The constrained sphere problem is found to have high evolvability, evidenced by a high NFC value. This is expected, since the sphere function is one of the simplest continuous optimisation problems.

corr, plot = nfc(deceptive_sample)
corr
{'nfc_all_X_for_f0': np.float64(0.9306122448979591)}
../../_images/c7e4cbd634b9486eba1d691fed7e1d5e9d0960849b366c1d4344a5a888c1eb67.png

The deceptive problem has a high NFC but a lower value that the sphere function as expected, since the sphere problem is an easier problem.

Neighbouring solutions’ ranks correlation (NRC)

pyxla.nrc() corroborates pyxla.nfc() since it is based on the objective ranks.

from pyxla import nrc

corr, plot = nrc(sphere_sample)
corr
{'NRC_for_f0_ranks': '0.9972'}
../../_images/a1891b4627bb115036cb942159a7231e05990b35bbe312e9eefd23c0eebbd626.png
corr, plot = nrc(deceptive_sample)
corr
{'NRC_for_f0_ranks': '0.9306'}
../../_images/5f338292b9967971fe67756bbf36fda79ed1b83ae41ac793b1c84efd5ea4a172.png

Dispersion of best solution (disp_best)

pyxla.disp_best() can tell if the problem has a global structure or whether it has many funnels.

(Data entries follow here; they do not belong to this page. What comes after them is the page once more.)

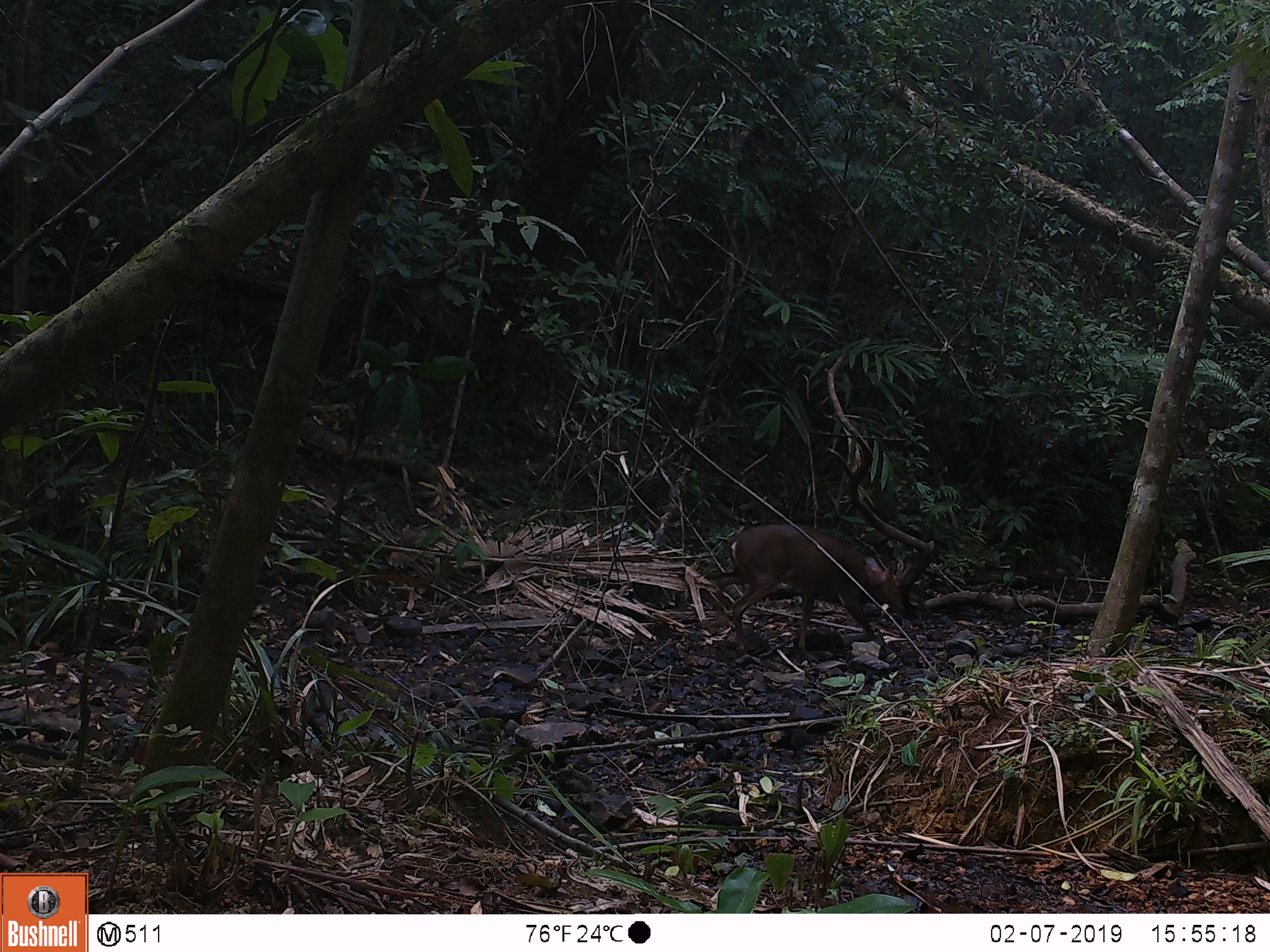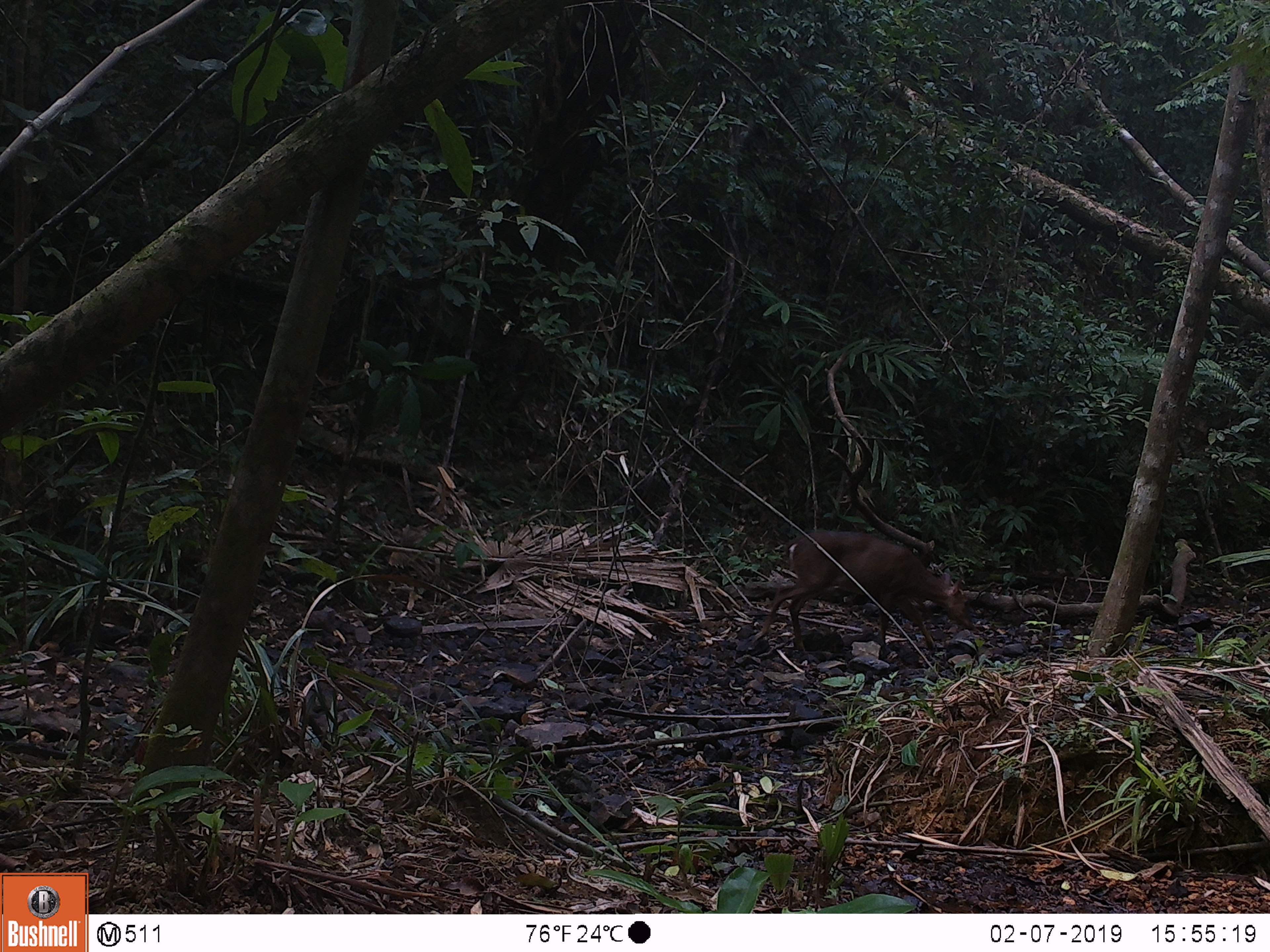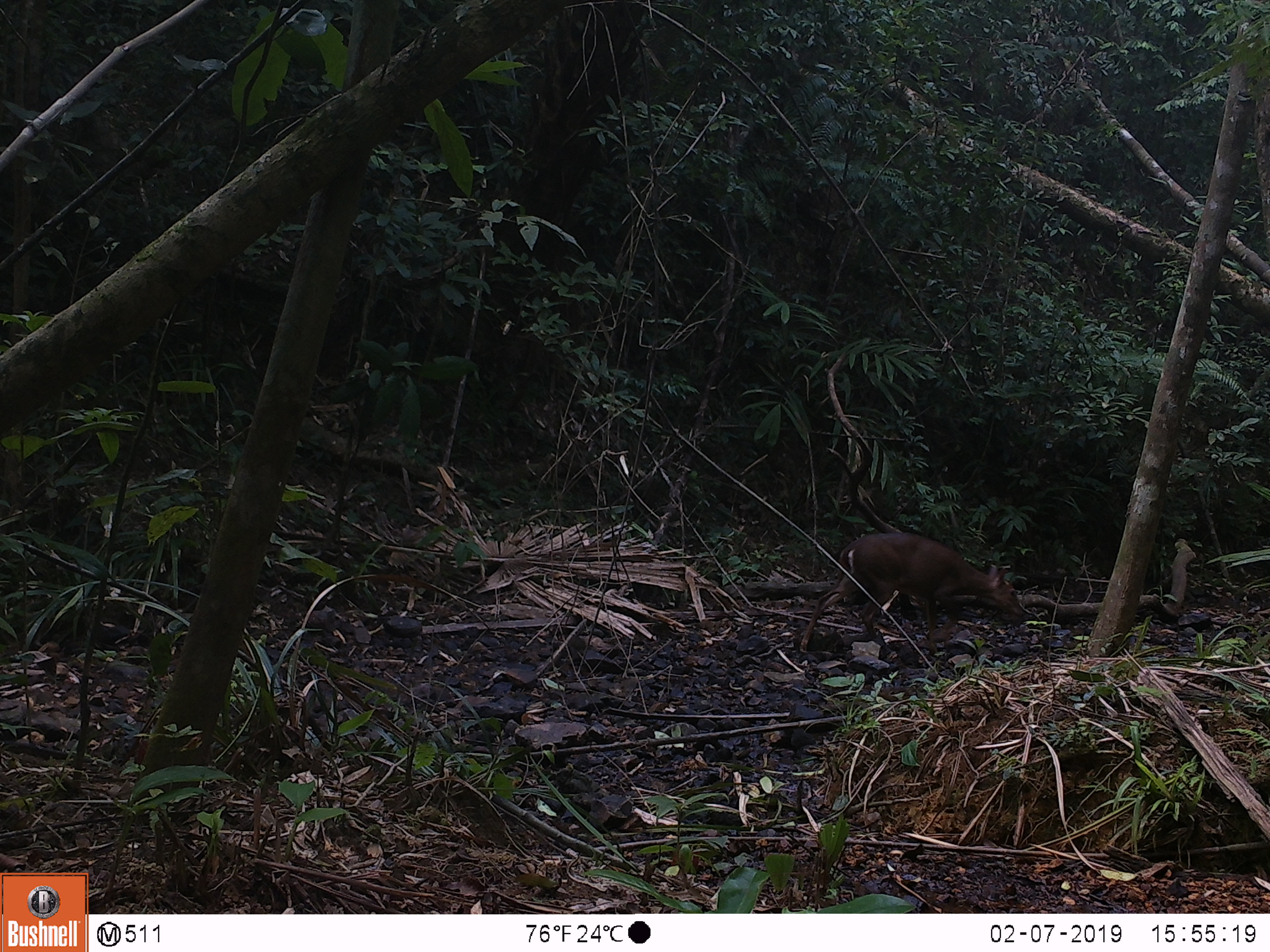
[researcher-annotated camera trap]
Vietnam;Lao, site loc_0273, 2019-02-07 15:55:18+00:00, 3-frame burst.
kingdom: Animalia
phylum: Chordata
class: Mammalia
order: Artiodactyla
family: Cervidae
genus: Muntiacus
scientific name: Muntiacus vuquangensis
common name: large-antlered muntjac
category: large antlered muntjac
Large antlered muntjac (large-antlered muntjac) (Muntiacus vuquangensis). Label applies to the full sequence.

from pyxla import disp_best

corr, plot = disp_best(sphere_sample)
corr
/builds/aliefooghe/pyxla-wg/src/pyxla/__init__.py:1403: RuntimeWarning: divide by zero encountered in log
  forward = lambda x: np.log(x / init_percentage) / np.log(growth_factor)
{'f0': np.float64(-2.33027833865432)}
../../_images/370bd7f485477f464118abc58d03e171b0746b0d48713d260baab96559e68b1a.png
corr, plot = disp_best(deceptive_sample)
corr
/builds/aliefooghe/pyxla-wg/src/pyxla/__init__.py:1403: RuntimeWarning: divide by zero encountered in log
  forward = lambda x: np.log(x / init_percentage) / np.log(growth_factor)
{'f0': np.float64(0.6570628896308044)}
../../_images/942afd430f92a7833e4b4844c2e587d1df2e01ca7ce1d70984115001e5937370.png

The sphere problem’s objective has a negative dispersion metric value which indicates the presence of a global structure, as expected. The deceptive problem, on the other hand, has a positive dispersion metric value, indicating the presence of funnels. The scatter plots visually express the dispersion, where for the constrained sphere problem, the spread of pairwise distances grows as the sample size of the best solution is increased. Conversely, for the deceptive problem, the gaps between the clusters of points for lower sample sizes show that indeed the best solutions are much further apart, accounting for the lack of a global structure.